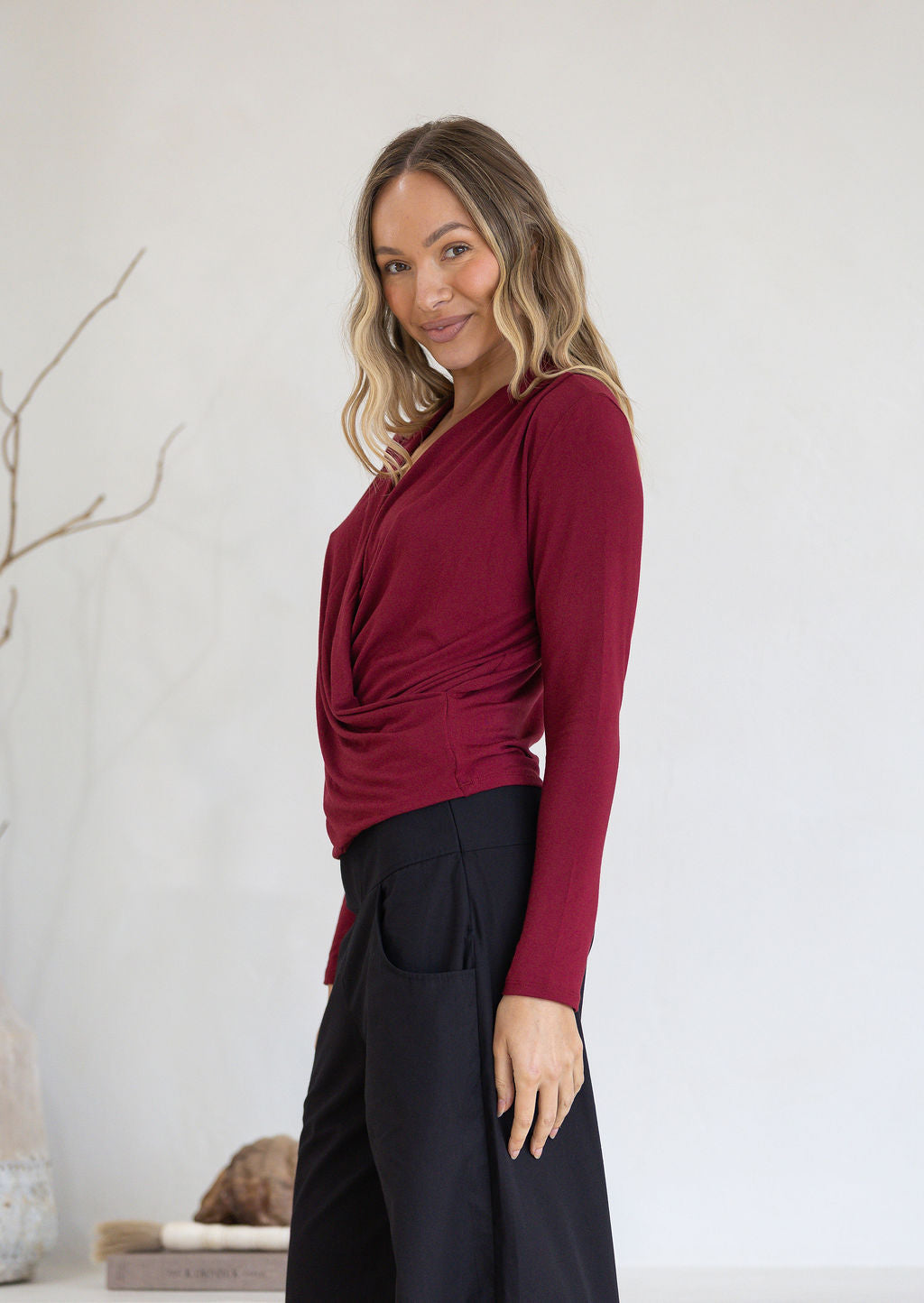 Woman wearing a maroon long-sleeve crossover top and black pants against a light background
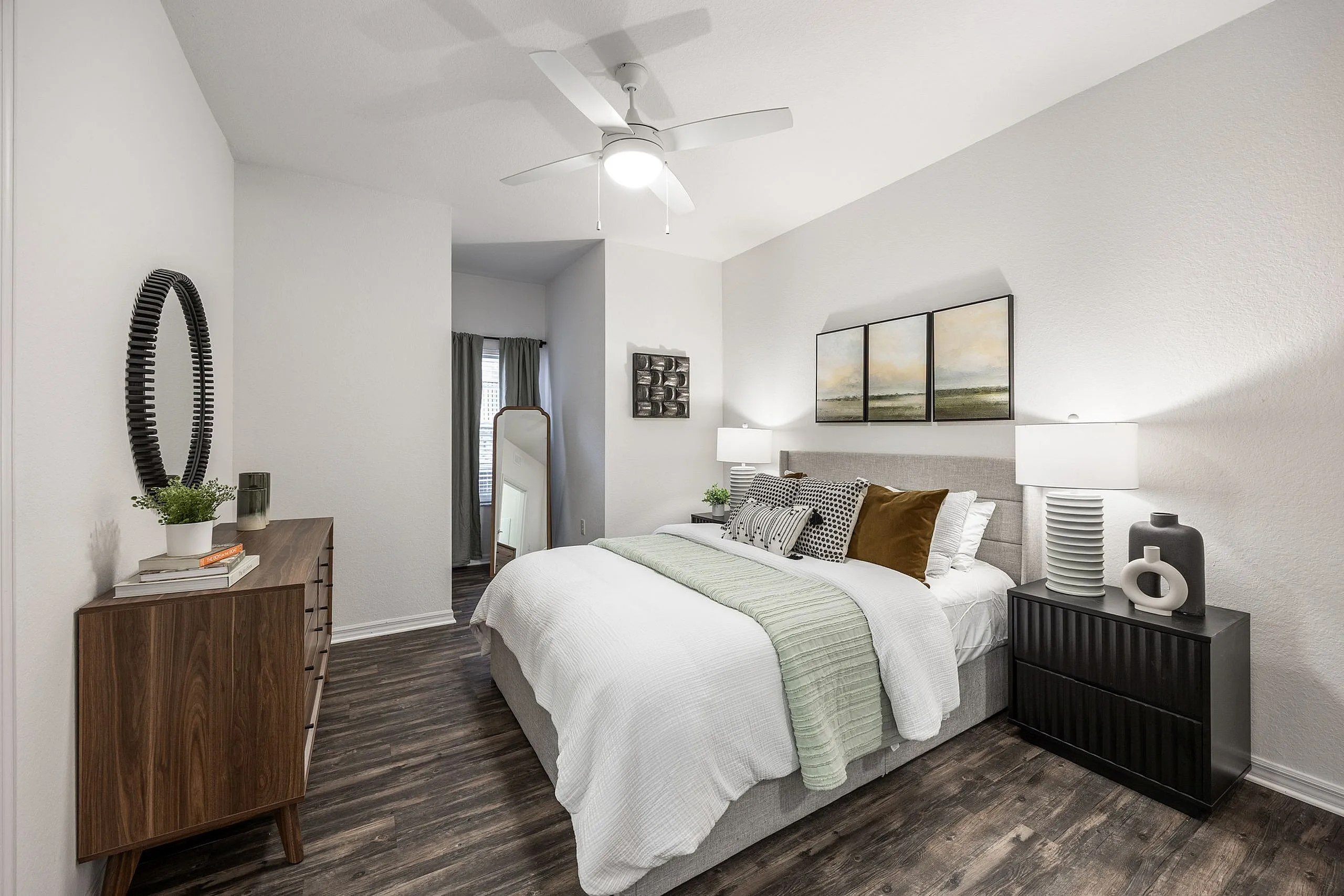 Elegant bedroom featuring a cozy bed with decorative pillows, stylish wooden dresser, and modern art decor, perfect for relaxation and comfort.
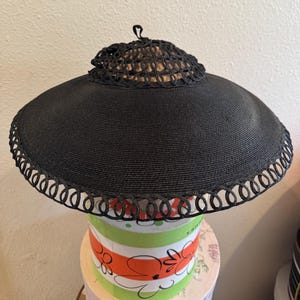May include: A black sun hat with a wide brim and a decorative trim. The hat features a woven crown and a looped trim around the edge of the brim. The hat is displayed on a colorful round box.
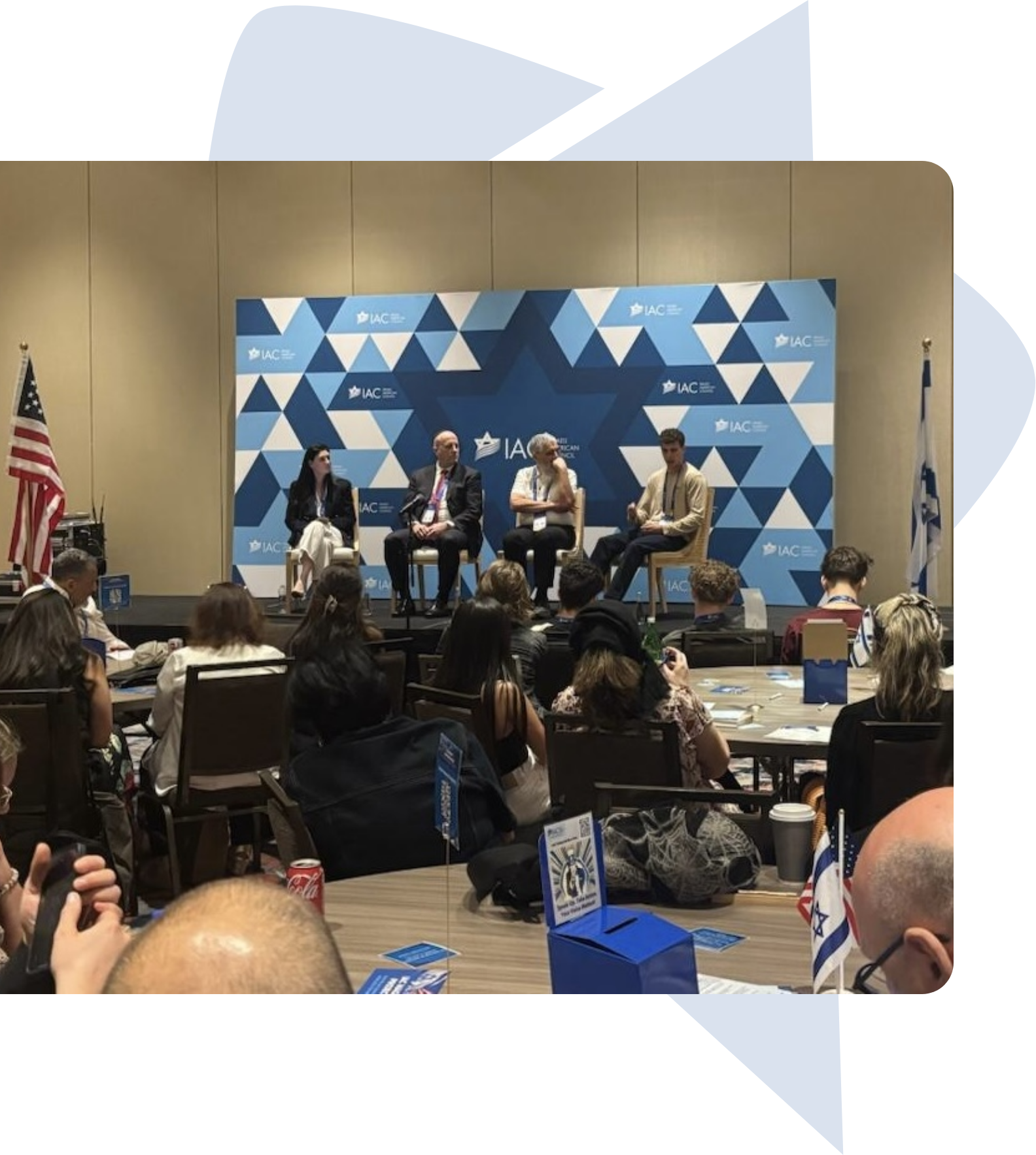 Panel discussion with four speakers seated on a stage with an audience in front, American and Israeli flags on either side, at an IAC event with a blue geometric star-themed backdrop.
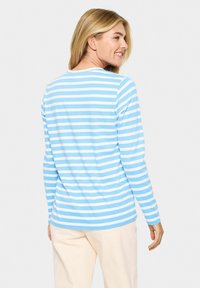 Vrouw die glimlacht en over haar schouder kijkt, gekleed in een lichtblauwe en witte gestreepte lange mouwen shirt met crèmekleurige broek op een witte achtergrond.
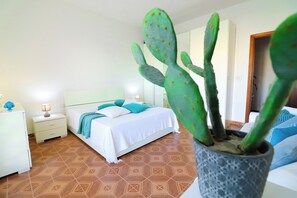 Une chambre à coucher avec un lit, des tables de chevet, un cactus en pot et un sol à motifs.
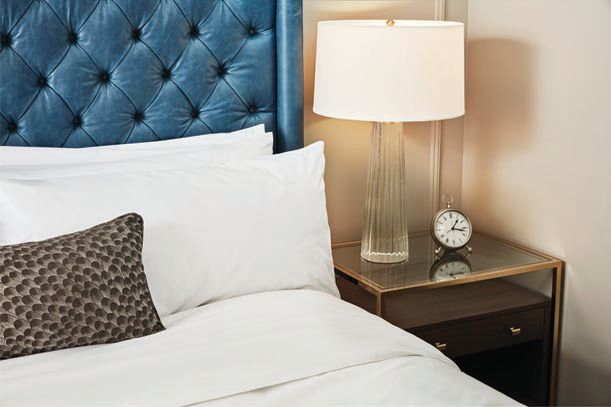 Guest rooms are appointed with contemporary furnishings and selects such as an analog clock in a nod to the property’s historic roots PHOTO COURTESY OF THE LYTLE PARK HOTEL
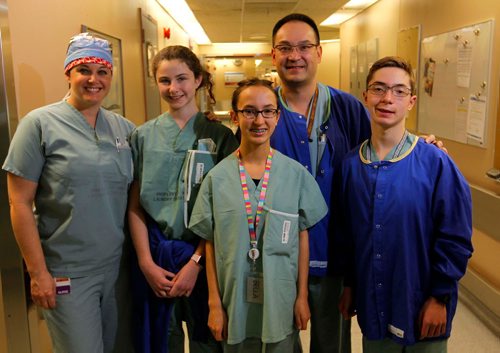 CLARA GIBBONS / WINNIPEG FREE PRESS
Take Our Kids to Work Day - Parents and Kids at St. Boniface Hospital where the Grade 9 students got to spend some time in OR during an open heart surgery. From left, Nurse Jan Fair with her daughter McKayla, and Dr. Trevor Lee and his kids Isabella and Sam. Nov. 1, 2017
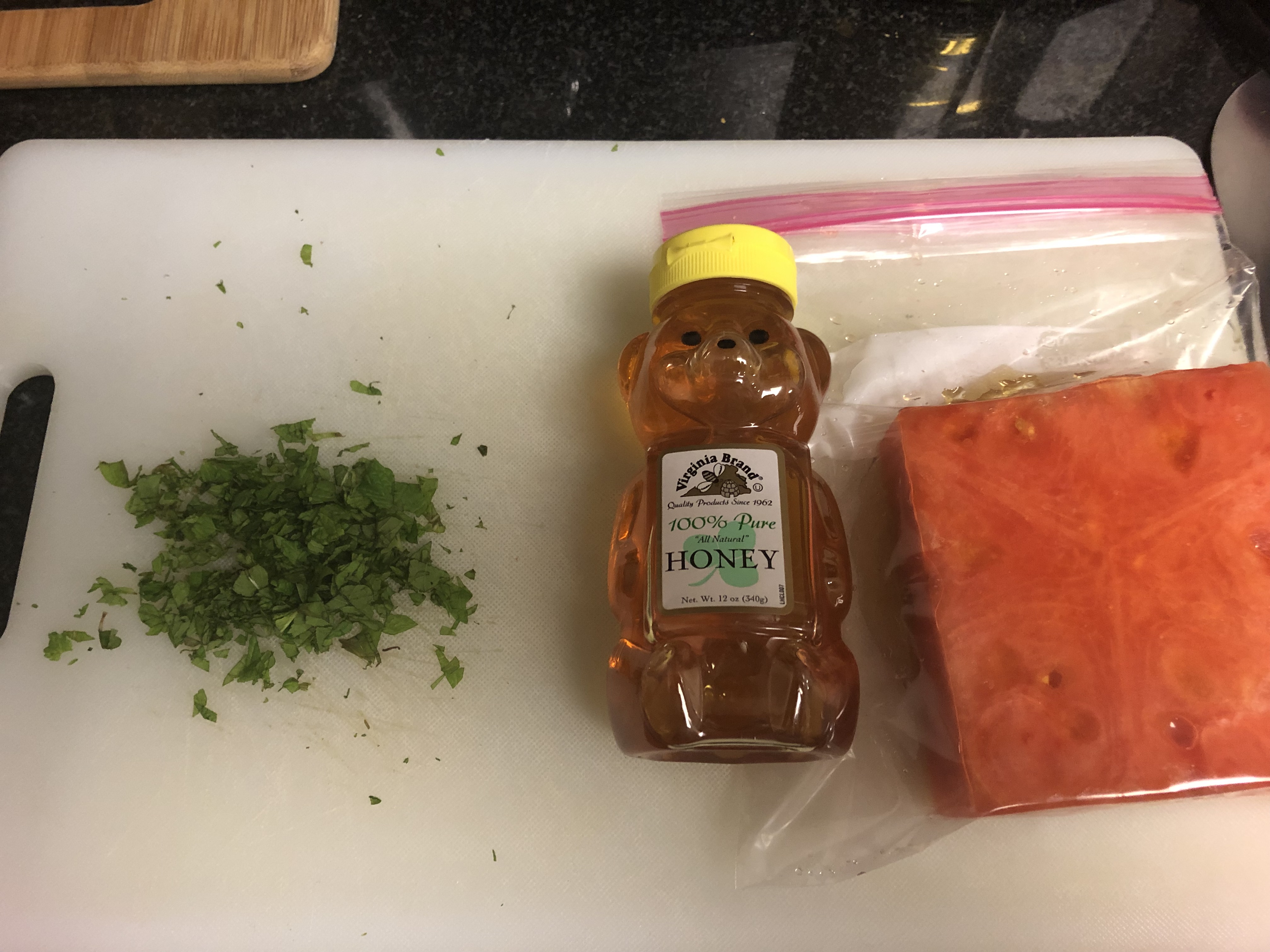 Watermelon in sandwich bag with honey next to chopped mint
━━━━━━
Problem details:
Copy out all of the material above word for word, leaving out the pictures themselves.

Result of the exercise:
 Woman wearing a maroon long-sleeve crossover top and black pants against a light background
 Elegant bedroom featuring a cozy bed with decorative pillows, stylish wooden dresser, and modern art decor, perfect for relaxation and comfort.
May include: A black sun hat with a wide brim and a decorative trim. The hat features a woven crown and a looped trim around the edge of the brim. The hat is displayed on a colorful round box.
 Panel discussion with four speakers seated on a stage with an audience in front, American and Israeli flags on either side, at an IAC event with a blue geometric star-themed backdrop.
 Vrouw die glimlacht en over haar schouder kijkt, gekleed in een lichtblauwe en witte gestreepte lange mouwen shirt met crèmekleurige broek op een witte achtergrond.
 Une chambre à coucher avec un lit, des tables de chevet, un cactus en pot et un sol à motifs.
 Guest rooms are appointed with contemporary furnishings and selects such as an analog clock in a nod to the property’s historic roots PHOTO COURTESY OF THE LYTLE PARK HOTEL
 CLARA GIBBONS / WINNIPEG FREE PRESS
Take Our Kids to Work Day - Parents and Kids at St. Boniface Hospital where the Grade 9 students got to spend some time in OR during an open heart surgery. From left, Nurse Jan Fair with her daughter McKayla, and Dr. Trevor Lee and his kids Isabella and Sam. Nov. 1, 2017
 Watermelon in sandwich bag with honey next to chopped mint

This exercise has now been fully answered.